What does this look like?  Looking the other way when the employee mistreats a customer or co-worker.  Talking yourself out of addressing an issue as you pretend “it isn’t that bad”.  Giving the employee adequate performance reviews, so you don’t have to justify your observations of inadequate performance.

By avoiding any negative impact to herself, the manager who enables a “bad” employee is forgetting her duty to the organization that relies on productivity to succeed and to the rest of the employees who are meeting company expectations.

Why would a manager allow an employee to continually fail?  Simple. The reaction the manager will get from an underperformer when addressing work issues is not going to be pleasant.  Like the addict or alcoholic, the enabled employee will most likely have an emotional outburst that deflects the attention away from herself as she points the finger at others, including at the manager.  Not a comfortable place to be.  In short, it’s just easier to tolerate the substandard employee and hope it doesn’t get any worse than it already is.

The healthier way of dealing with the substandard employee is to expect more of her by empowering her.  But this takes guts, an acknowledgment that it’s your job as a manager to do this, and a belief that it is better to respected than to be liked.

Empowering is behavior that expects the employee to acquire new competencies for better performance.  It increases the employee’s sense of control or power over a situation, and encourages the learning of new coping abilities to replace maladaptive behavior.

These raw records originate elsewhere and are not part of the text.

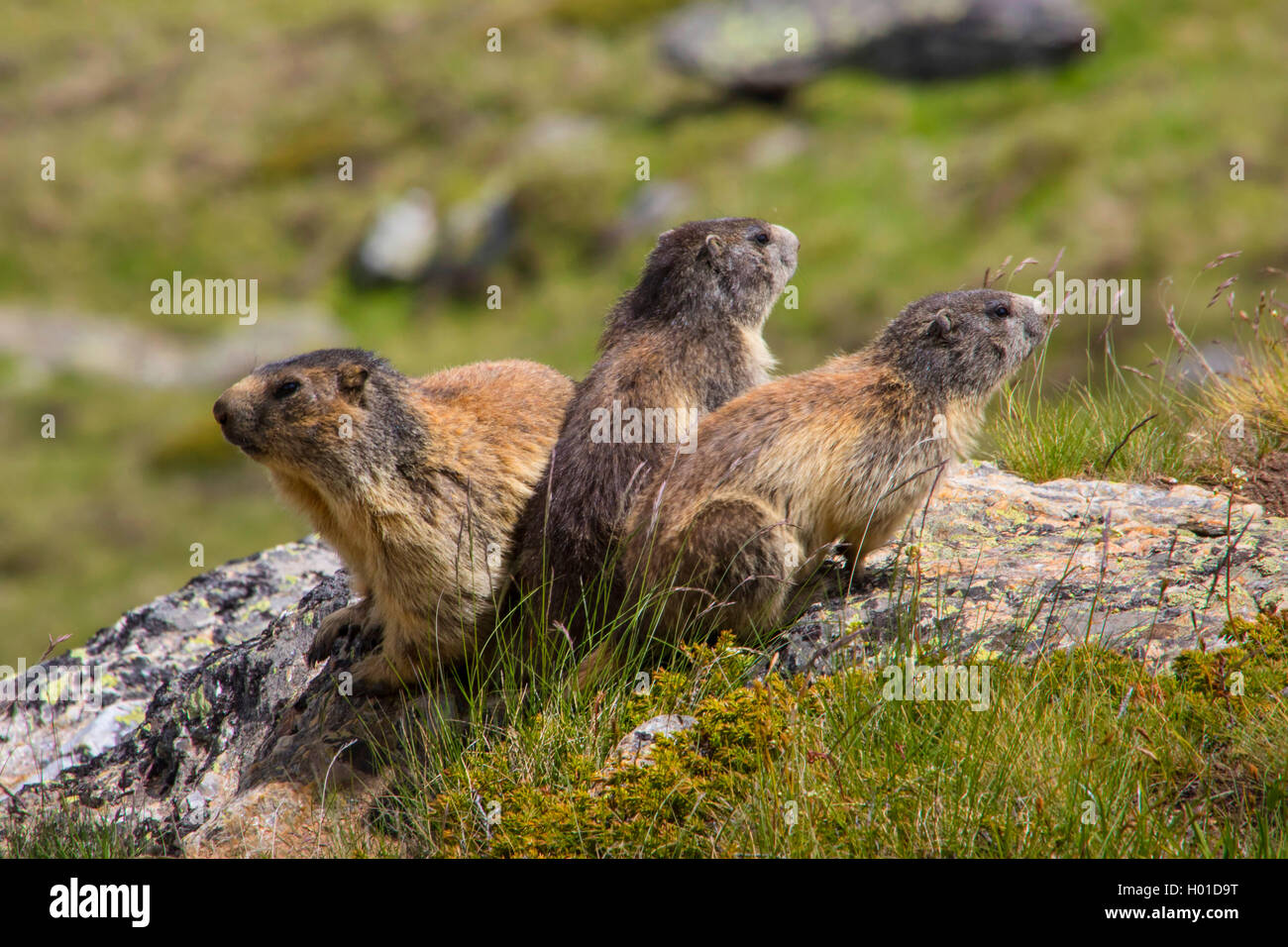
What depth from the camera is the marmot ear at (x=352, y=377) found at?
7.00 m

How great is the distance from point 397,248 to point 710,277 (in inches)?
1183

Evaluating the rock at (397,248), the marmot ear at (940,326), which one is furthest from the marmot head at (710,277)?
the rock at (397,248)

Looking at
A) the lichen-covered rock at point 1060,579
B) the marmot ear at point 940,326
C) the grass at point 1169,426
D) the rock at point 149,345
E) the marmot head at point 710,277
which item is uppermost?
the rock at point 149,345

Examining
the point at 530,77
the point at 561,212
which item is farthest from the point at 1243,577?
the point at 530,77

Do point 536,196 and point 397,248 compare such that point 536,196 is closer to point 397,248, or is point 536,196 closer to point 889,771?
point 397,248

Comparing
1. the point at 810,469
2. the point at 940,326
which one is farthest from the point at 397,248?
the point at 810,469

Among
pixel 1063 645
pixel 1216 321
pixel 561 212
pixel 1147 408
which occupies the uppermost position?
pixel 561 212

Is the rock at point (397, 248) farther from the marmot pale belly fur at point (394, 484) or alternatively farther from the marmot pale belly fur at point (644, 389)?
the marmot pale belly fur at point (394, 484)

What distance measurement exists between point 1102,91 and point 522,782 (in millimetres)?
30486

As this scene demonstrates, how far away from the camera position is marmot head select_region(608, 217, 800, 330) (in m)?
8.09

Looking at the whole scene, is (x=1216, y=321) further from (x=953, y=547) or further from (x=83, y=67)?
(x=83, y=67)

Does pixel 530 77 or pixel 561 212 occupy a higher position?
pixel 530 77

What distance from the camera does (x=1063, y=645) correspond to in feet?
20.2

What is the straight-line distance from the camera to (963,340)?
7520 millimetres
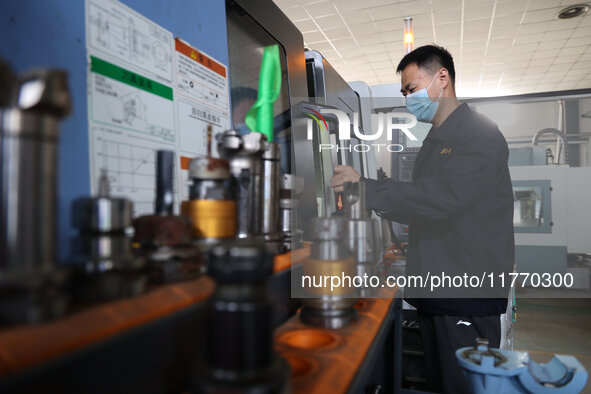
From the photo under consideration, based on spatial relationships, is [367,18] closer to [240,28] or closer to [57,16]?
[240,28]

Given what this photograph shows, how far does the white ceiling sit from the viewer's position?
187 inches

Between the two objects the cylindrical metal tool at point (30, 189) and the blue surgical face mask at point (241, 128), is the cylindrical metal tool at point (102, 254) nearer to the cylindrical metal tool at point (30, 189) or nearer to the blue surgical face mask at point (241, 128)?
the cylindrical metal tool at point (30, 189)

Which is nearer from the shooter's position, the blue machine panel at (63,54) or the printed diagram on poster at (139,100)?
the blue machine panel at (63,54)

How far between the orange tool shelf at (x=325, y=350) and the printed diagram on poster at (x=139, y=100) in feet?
1.00

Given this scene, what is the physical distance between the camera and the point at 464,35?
5.50 m

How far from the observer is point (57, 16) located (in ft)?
1.72

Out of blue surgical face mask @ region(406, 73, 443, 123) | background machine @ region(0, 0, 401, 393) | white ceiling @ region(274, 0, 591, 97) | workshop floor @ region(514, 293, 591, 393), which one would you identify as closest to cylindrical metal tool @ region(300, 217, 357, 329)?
background machine @ region(0, 0, 401, 393)

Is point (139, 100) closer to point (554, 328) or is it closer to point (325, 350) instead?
point (325, 350)

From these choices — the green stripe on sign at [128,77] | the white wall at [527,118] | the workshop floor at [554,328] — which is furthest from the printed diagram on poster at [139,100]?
the white wall at [527,118]

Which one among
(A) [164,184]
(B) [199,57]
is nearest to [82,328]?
(A) [164,184]

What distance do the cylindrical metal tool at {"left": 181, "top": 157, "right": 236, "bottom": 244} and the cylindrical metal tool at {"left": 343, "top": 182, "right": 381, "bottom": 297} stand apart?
277 millimetres

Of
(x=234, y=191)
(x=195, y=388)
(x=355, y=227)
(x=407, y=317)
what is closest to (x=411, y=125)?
(x=407, y=317)

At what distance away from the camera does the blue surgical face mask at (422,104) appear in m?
1.97

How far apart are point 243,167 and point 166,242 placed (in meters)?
0.19
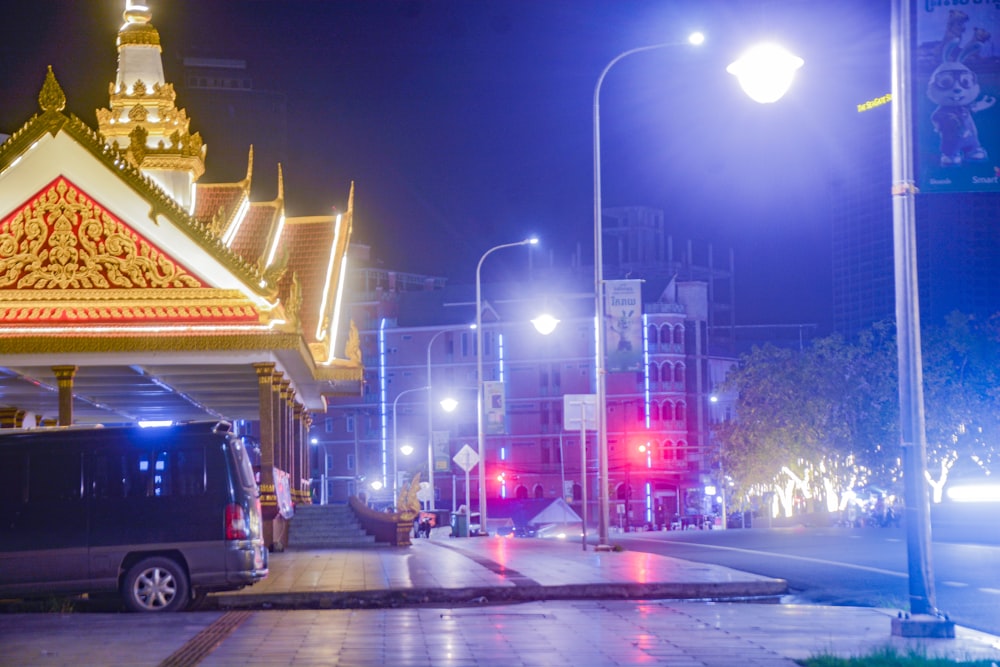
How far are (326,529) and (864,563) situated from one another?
14.3 metres

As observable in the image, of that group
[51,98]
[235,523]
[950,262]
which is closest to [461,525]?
[51,98]

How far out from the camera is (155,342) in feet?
86.6

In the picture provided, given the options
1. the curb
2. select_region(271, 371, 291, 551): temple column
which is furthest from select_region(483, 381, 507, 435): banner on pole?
the curb

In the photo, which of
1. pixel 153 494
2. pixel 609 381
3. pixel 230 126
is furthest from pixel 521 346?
pixel 153 494

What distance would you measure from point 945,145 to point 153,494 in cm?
1015

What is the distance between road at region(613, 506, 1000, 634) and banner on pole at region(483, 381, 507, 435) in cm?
851

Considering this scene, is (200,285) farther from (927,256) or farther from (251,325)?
(927,256)

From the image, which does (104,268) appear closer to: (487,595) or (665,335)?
(487,595)

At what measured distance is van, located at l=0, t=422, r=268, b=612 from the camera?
57.2ft

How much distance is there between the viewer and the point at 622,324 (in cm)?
2906

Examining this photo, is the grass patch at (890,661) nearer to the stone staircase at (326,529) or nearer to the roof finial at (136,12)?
the stone staircase at (326,529)

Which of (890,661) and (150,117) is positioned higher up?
(150,117)

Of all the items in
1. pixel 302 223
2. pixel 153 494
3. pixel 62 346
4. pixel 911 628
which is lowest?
pixel 911 628

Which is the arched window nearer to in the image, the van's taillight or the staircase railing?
the staircase railing
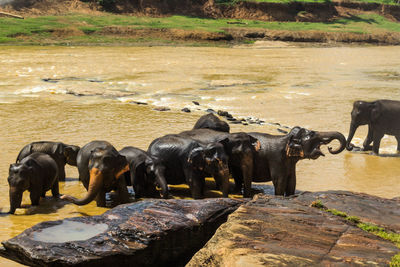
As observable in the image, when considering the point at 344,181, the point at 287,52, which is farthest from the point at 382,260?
the point at 287,52

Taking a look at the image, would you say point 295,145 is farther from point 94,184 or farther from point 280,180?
point 94,184

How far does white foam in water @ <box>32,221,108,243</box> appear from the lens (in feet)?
17.8

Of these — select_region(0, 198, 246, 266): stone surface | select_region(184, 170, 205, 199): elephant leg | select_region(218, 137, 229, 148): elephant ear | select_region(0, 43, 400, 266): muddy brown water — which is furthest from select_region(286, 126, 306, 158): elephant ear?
select_region(0, 198, 246, 266): stone surface

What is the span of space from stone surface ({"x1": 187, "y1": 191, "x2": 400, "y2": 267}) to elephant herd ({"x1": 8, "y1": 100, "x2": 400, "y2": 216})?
108 inches

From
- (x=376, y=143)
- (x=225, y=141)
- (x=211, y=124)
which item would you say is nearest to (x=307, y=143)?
(x=225, y=141)

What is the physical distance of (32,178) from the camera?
314 inches

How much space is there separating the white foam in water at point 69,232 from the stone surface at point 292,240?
1.24m

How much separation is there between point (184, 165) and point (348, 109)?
10.4 metres

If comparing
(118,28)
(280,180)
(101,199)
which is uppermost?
(118,28)

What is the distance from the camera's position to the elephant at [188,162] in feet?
27.7

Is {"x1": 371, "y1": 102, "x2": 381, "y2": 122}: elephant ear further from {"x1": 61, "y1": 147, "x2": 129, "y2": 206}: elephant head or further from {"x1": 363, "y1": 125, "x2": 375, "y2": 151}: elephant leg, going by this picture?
{"x1": 61, "y1": 147, "x2": 129, "y2": 206}: elephant head

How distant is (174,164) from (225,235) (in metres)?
4.11

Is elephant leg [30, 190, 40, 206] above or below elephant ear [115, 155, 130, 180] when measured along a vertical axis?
below

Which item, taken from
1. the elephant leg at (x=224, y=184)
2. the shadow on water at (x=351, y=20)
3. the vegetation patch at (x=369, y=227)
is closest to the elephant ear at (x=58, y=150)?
the elephant leg at (x=224, y=184)
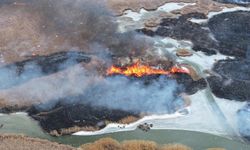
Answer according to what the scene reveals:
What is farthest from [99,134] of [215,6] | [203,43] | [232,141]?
[215,6]

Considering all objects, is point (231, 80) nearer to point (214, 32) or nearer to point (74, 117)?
point (214, 32)

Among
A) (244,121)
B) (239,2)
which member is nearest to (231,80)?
(244,121)

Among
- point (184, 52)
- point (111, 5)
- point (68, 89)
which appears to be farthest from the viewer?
point (111, 5)

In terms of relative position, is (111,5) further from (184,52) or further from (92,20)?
(184,52)

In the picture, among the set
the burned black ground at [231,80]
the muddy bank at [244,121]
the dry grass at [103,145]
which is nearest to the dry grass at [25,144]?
the dry grass at [103,145]

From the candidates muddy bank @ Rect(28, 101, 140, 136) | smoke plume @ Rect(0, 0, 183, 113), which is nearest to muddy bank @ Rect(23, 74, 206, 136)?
muddy bank @ Rect(28, 101, 140, 136)

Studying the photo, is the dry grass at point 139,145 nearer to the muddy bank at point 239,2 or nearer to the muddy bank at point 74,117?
the muddy bank at point 74,117
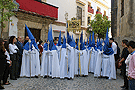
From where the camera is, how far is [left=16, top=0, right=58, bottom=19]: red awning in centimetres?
1218

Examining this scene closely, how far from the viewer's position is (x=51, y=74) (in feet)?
22.6

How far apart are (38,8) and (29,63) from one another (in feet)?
26.4

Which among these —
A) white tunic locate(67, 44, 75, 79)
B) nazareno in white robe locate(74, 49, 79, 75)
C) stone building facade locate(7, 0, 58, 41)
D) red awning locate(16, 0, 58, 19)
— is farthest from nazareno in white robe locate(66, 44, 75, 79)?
red awning locate(16, 0, 58, 19)

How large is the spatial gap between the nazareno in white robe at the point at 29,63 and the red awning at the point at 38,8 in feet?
20.6

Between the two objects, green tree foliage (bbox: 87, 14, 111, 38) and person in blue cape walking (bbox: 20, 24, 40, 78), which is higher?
green tree foliage (bbox: 87, 14, 111, 38)

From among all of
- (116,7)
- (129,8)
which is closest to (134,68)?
(129,8)

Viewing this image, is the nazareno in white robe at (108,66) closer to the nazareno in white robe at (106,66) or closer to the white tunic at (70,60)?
the nazareno in white robe at (106,66)

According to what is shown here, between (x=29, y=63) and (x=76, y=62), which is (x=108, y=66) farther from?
(x=29, y=63)

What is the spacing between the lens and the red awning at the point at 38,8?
40.0 feet

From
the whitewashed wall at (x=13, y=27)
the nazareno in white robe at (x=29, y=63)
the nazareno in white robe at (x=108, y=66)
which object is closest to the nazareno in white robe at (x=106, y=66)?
the nazareno in white robe at (x=108, y=66)

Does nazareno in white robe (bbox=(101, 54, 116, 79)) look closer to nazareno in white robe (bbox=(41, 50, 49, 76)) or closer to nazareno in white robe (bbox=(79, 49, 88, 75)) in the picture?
nazareno in white robe (bbox=(79, 49, 88, 75))

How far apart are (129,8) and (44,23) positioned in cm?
947

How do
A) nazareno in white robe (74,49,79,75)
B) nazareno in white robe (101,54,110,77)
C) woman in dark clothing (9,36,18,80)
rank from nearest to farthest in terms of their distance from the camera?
woman in dark clothing (9,36,18,80) → nazareno in white robe (101,54,110,77) → nazareno in white robe (74,49,79,75)

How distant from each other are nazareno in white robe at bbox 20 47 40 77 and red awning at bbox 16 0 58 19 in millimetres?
6280
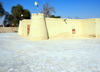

What does empowering look like?  Good old-fashioned management:  1)Talk to the employee about what you are experiencing, giving her a chance to explain; 2) Restate your expectation for what acceptable work product or behavior looks like; 3) Offer or require training if appropriate for the issue at hand; 4)  If applicable to the situation, ask the employee for options for how she can do things differently to achieve the results you expect; 4) Follow up and follow through with the employee to make sure the necessary changes are taking place; 5) If the necessary changes do not occur, start summarizing your conversations about performance or behavior with the employee in writing, and escalate the formality of the written summaries from a warning to reprimands to a letter of suspension or termination as warranted and according to your company policy.

My best advice:  If you think you might have enabling tendencies, don’t seek a promotion to a management position.